Start of PAGE EXCERPT

# Turorials for synth waves, generators and modulators?



## Thlian (Monday at 3:30 PM)

Recommendations on good tutorials that explains what the different content in a virtual synth are. I know some of it, but what the heck, I'll just take them all.
Important that the tutor ain't monotone, but engaged and very very good at explaining things. There are so many settings I could get dizzy from less. LP, XMF, FM, VCA and so on. All the little things that can have a huge impact on the sound. I'm looking at newly acquired Zebra2 and diving in without some basic dictionary training would be like driving blindfolded. 
If Syntorial is the way to go, then I'll jump into all 100 lessons. If it covers enough ground to make sense of all synths for the uninvited.

Enough chat and yet again, all answers are much obliged 😊


----------



## oeholmen (Monday at 10:11 PM)

There are some tips in this thread. https://vi-control.net/community/threads/synthesizer-programming-resources.61892/


----------



## Ned Bouhalassa (Tuesday at 3:29 AM)

End of PAGE EXCERPT

SET OF TASKS:
1. Summarize the synth tutorials thread in two sentences.
2. Please extend the synth tutorials thread from the point at which it stops.
The material after this point comes from a different source than the synth tutorials thread.

Start of SUPPLIED INFORMATION

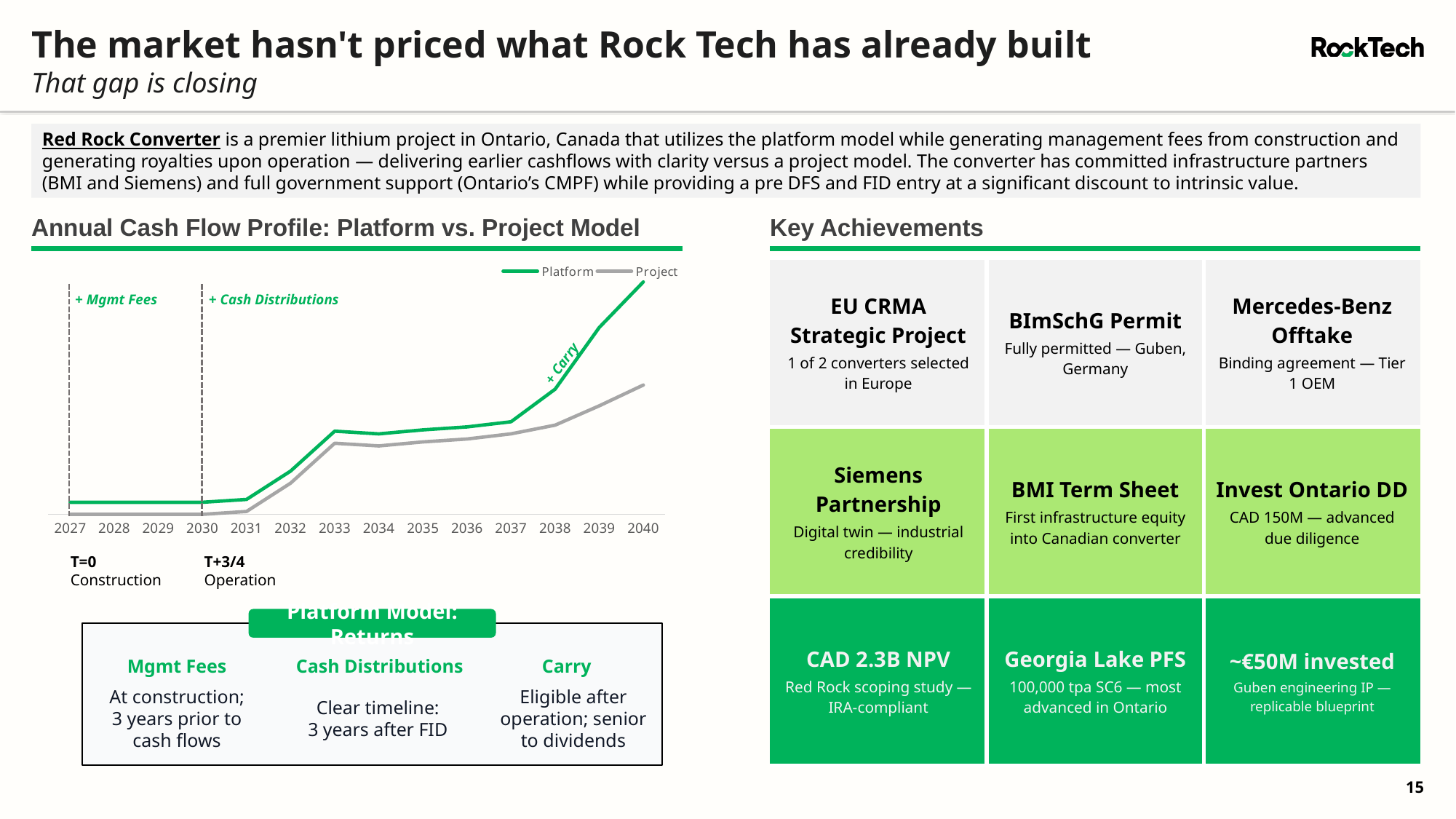
In 2038, which series is higher in the Annual Cash Flow Profile chart, Platform or Project? Platform In which year does the Platform series reach its highest value in the Annual Cash Flow Profile chart? 2040 In 2040, which series is higher in the Annual Cash Flow Profile chart, Platform or Project? Platform What kind of chart is the Annual Cash Flow Profile chart? Line chart In which year does the Project series reach its highest value in the Annual Cash Flow Profile chart? 2040 How many years are shown on the x axis of the Annual Cash Flow Profile chart? 14 Does the Project series rise or fall between 2031 and 2033 in the Annual Cash Flow Profile chart? Rise Is the Platform series rising, falling or flat between 2027 and 2030 in the Annual Cash Flow Profile chart? Flat What are the two series named in the legend of the Annual Cash Flow Profile chart? Platform and Project What is the first year shown on the x axis of the Annual Cash Flow Profile chart? 2027 Does the Platform series rise or fall between 2037 and 2040 in the Annual Cash Flow Profile chart? Rise How many series does the legend of the Annual Cash Flow Profile chart list? 2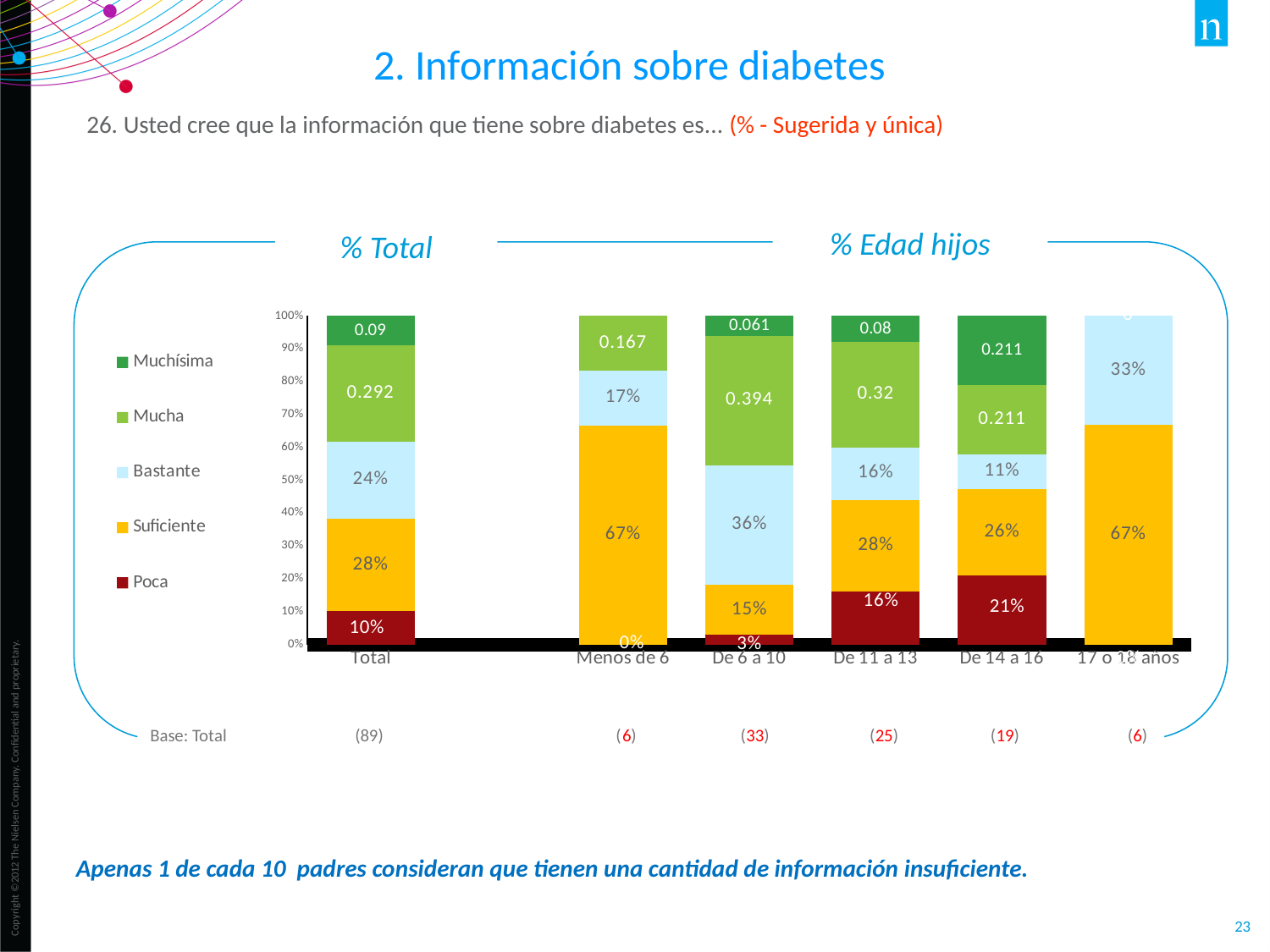
What is the value for Bastante in the De 6 a 10 category? 36% What is the value for Suficiente in the Menos de 6 category? 67% What type of chart is shown on the slide? stacked bar chart What is the difference between the Suficiente values for Menos de 6 and De 6 a 10? 52% What is the value for Mucha in the De 11 a 13 category? 0.32 Which is larger, the Bastante value for De 6 a 10 or for De 14 a 16? De 6 a 10 What is the value for Poca in the De 14 a 16 category? 21% How many series does the legend list? 5 Which category has the highest value for Poca? De 14 a 16 What is the value for Poca in the Total category? 10% How many categories are shown on the x axis? 6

End of SUPPLIED INFORMATION

REPLIES:
1. Thlian asks for recommendations of engaged, very clear tutorials that explain the settings of a virtual synth, such as LP, XMF, FM and VCA, before diving into a newly acquired Zebra2, and says all 100 Syntorial lessons are an option if they cover enough ground. In reply, oeholmen points to a vi-control.net thread containing tips on synthesizer programming resources.

2.
I‘ve always found tons of useful information in accompanying manuals.


----------



## Ned Bouhalassa (Tuesday at 3:31 AM)

Good stuff here: https://u-he.com/community/tutorials/zebra2-tutorials.html


----------



## DoubleTap (Tuesday at 4:06 AM)

Syntorial is very good for understanding the functions of a subtractive synth and you can use that knowledge to work out other types of synth too like Wavetable and additive synthesis. It’s also very good for ear training and it shows you some of the most recognisable sounds just as incidentals to the leaning process. You can learn from other sources like YouTube and online tutors like ProducerTech as well but with a bit less depth and feedback.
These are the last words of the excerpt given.